Adjusting for within-subject correlations
As a result of the crossover design, one would expect that trials on the same subject would be correlated. We can check this by looking at residuals by subject using the assessment model above. It’s fairly clear that there is some within-subject correlation, since the residuals for each subject are fairly consistent across treatments – e.g., subjects 4 and 5 are consistently riding about 50min faster than average regardless of treatment.
The usual approach here is to add subject as a random effect:
\[ \text{time}_{ijk} = \mu + \text{cr}_i + \text{cho}_j + (\text{cr}\times\text{cho})_{ij} + \gamma_k + \epsilon_{ijk} \quad \begin{cases} \text{treatments } i, j = 1, 2 \\ \text{subjects } k = 1, \dots, 10 \\ \gamma_k \stackrel{\text{iid}}{\sim} N(0, \sigma^2_\gamma) \\ \epsilon_{ijk} \stackrel{\text{iid}}{\sim} N(0, \sigma^2) \\ \gamma_k \perp \epsilon_{ijk} \end{cases} \]
This is the model that the GPT-generated code provided by the client fits. In this model the variance component \(\sigma^2_\gamma\) captures within-subject correlations.
Code
# client-provided GPT-generated code
fit.lme <- lmer(time.min ~ cr*cho + (1|subj.id), data = clean)

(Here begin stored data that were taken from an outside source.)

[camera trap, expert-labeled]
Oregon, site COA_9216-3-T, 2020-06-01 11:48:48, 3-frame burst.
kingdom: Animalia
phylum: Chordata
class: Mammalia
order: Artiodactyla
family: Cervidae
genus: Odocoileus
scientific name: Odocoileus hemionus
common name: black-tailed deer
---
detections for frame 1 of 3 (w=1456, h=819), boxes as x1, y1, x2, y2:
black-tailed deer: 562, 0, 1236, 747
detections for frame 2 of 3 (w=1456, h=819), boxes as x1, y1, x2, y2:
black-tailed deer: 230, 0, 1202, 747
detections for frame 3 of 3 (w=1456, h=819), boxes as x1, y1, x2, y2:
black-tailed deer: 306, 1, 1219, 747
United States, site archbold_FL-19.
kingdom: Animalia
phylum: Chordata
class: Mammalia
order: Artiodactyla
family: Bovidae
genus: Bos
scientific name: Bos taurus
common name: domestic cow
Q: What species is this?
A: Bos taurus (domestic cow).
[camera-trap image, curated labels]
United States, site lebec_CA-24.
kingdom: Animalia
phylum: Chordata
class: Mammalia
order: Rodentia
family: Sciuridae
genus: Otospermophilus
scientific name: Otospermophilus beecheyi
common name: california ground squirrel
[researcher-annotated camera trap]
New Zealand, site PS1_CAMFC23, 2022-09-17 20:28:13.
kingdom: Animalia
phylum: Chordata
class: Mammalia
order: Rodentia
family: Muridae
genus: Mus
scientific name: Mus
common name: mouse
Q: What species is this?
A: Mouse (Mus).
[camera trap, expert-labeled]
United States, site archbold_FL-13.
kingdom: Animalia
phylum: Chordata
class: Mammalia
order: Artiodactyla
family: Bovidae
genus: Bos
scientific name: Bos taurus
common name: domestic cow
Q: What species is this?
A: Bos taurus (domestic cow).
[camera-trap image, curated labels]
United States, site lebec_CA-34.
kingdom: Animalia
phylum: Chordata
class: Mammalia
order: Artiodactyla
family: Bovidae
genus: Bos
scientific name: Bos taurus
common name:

summary(fit.lme)Linear mixed model fit by REML. t-tests use Satterthwaite's method [
lmerModLmerTest]
Formula: time.min ~ cr * cho + (1 | subj.id)
Data: clean
REML criterion at convergence: 346.1
Scaled residuals:
Min 1Q Median 3Q Max
-1.7197 -0.4575 -0.0550 0.6184 1.9747
Random effects:
Groups Name Variance Std.Dev.
subj.id (Intercept) 1411.0 37.56
Residual 328.4 18.12
Number of obs: 40, groups: subj.id, 10
Fixed effects:
Estimate Std. Error df t value Pr(>|t|)
(Intercept) 116.028 13.189 12.104 8.798 1.32e-06 ***
crY -9.208 8.104 27.000 -1.136 0.266
choY 2.905 8.104 27.000 0.358 0.723
crY:choY 10.220 11.461 27.000 0.892 0.380
---
Signif. codes: 0 '***' 0.001 '**' 0.01 '*' 0.05 '.' 0.1 ' ' 1
Correlation of Fixed Effects:
(Intr) crY choY
crY -0.307
choY -0.307 0.500
crY:choY 0.217 -0.707 -0.707
What you see under Fixed effects in the output provides model estimates that match lm but with different standard errors that have now been adjusted for the within-subject correlation. What you see under Random effects are the variance component estimates \(\hat{\sigma}^2_\gamma\) (subj.id) and \(\hat{\sigma}^2\) (Residual). The estimated within-subject correlation is:
\[ \frac{\hat{\sigma}^2_\gamma}{\hat{\sigma}^2_\gamma + \hat{\sigma}^2} = 0.81 \]
Notice that without adjusting for within-subject correlations the estimated error standard deviation is \(\hat{\sigma} = 41.71\) but that after adjustment using the mixed-effects model the estimate is \(\hat{\sigma} = 18.12\). Since these estimates form the denominators for \(F\) tests in the ANOVA, including the random effect makes a considerable difference for the statistical inference.
Nonetheless, the proper analysis still does not identify any treatment effects:
Code
# anova using mixed effects model
anova(fit.lme) |>
pander()| Sum Sq | Mean Sq | NumDF | DenDF | F value | Pr(>F) | |
|---|---|---|---|---|---|---|
| cr | 168 | 168 | 1 | 27 | 0.5115 | 0.4806 |
| cho | 642.4 | 642.4 | 1 | 27 | 1.956 | 0.1733 |
| cr:cho | 261.1 | 261.1 | 1 | 27 | 0.7952 | 0.3804 |
The factorial effects are similarly insignificant:
| contrast | estimate | SE | df | t.ratio | p.value |
|---|---|---|---|---|---|
| cr | -4.098 | 5.73 | 27 | -0.7152 | 0.4806 |
| cho | 8.015 | 5.73 | 27 | 1.399 | 0.1733 |
| cr.cho | 10.22 | 11.46 | 27 | 0.8917 | 0.3804 |
The only thing that comes out significant in this analysis is the effect of subject in the crossover design – data indicate a strong within-subject correlation (\(\chi^2_1 = 33.91\), \(p < 0.0001\)).
Code
# test for effect of subject
ranova(fit.lme) ANOVA-like table for random-effects: Single term deletions
Model:
time.min ~ cr + cho + (1 | subj.id) + cr:cho
npar logLik AIC LRT Df Pr(>Chisq)
<none> 6 -173.03 358.07
(1 | subj.id) 5 -189.99 389.98 33.91 1 5.772e-09 ***
---
Signif. codes: 0 '***' 0.001 '**' 0.01 '*' 0.05 '.' 0.1 ' ' 1
Summary
The codes provided fit a reasonable model that should indeed be used instead of a standard ANOVA assuming independent observations. The specification is explained in detail above. None of the treatment effects are significant, but there is a strong effect of subject in the crossover design.